Cash Dividend Declared: A cash dividend of $0.20 per share was declared, amounting to an aggregate of approximately $5.7 million. The dividend will be paid on August 28 to shareholders of record as of August 14.
Share Repurchase Program: During the quarter, the company acquired 715,000 ordinary shares for approximately $6.6 million. Additionally, court approval was received in July 2025 to purchase up to $20 million of additional ordinary shares, valid through December 30, 2025.

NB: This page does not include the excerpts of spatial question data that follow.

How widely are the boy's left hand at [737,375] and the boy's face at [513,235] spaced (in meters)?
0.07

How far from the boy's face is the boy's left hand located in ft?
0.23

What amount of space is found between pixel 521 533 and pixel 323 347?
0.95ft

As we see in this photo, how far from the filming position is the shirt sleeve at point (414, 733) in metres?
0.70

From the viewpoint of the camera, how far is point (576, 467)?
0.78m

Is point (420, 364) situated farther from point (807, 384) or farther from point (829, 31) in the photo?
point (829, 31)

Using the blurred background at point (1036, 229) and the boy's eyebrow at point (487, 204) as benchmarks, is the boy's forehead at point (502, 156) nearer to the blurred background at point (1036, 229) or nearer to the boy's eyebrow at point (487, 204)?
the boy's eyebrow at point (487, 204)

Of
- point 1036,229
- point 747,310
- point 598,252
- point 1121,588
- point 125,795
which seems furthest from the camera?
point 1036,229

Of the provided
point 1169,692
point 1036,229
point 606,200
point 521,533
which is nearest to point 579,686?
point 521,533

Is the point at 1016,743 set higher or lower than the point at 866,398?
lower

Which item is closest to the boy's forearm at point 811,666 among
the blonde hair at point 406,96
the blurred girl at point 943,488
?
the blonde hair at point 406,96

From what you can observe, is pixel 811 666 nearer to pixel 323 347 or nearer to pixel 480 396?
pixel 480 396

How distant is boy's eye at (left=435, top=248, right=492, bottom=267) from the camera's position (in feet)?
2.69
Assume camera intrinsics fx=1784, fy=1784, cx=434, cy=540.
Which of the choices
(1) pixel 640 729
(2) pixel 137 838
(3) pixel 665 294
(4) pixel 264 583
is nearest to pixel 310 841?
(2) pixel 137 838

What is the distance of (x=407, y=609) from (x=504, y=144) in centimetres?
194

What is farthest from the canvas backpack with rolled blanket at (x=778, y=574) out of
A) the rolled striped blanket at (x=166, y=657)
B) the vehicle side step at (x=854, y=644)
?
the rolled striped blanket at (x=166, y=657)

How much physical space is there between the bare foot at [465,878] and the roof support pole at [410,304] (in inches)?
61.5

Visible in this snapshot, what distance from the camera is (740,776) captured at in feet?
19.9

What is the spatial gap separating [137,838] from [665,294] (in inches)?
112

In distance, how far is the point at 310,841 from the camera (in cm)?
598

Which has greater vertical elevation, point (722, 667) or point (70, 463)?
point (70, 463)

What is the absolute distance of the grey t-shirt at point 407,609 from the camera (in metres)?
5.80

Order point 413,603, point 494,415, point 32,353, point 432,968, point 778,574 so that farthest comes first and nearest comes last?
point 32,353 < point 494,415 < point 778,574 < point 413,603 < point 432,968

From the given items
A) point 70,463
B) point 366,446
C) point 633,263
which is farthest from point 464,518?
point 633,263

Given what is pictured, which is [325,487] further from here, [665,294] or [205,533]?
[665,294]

The earnings call reflects a positive outlook with strategic growth plans, particularly in the conversational AI segment and Microsoft Teams business. Despite a slight decline in some financial metrics, the company shows strong revenue growth potential and a stable financial position. The dividend declaration and share repurchase program further enhance shareholder value. The Q&A session highlights favorable pricing power in the emerging Voice AI market. Overall, these factors suggest a positive stock price movement in the near term.
The earnings call presents a mixed picture. Positive aspects include growth in services revenue and strong cash flow generation. However, there are concerns about declining margins, increased operating expenses, and tariff-related costs. The withdrawal of revenue guidance also adds uncertainty. The Q&A section reveals optimism about future growth, especially in AI and partnerships, but lacks specific data. Overall, the sentiment is balanced by positive long-term prospects and short-term challenges, leading to a neutral rating.
The earnings call summary highlights several concerns: AudioCodes missed EPS expectations, faces geopolitical risks affecting operations, and acknowledges various uncertainties such as economic conditions and competitive pressures. The Q&A revealed plans to move manufacturing out of China, which might mitigate some risks, but unclear responses about pricing and tariffs add uncertainty. Overall, the negative earnings miss, geopolitical risks, and operational challenges outweigh potential positives, suggesting a likely negative stock price movement.
The decision to withdraw guidance due to tariff and macroeconomic uncertainties, combined with the potential need for additional financing, raises concerns. The slight revenue increase and share buyback are positive, but geopolitical risks and unclear management responses in Q&A add to the negative sentiment. The dividend declaration is overshadowed by the broader uncertainties.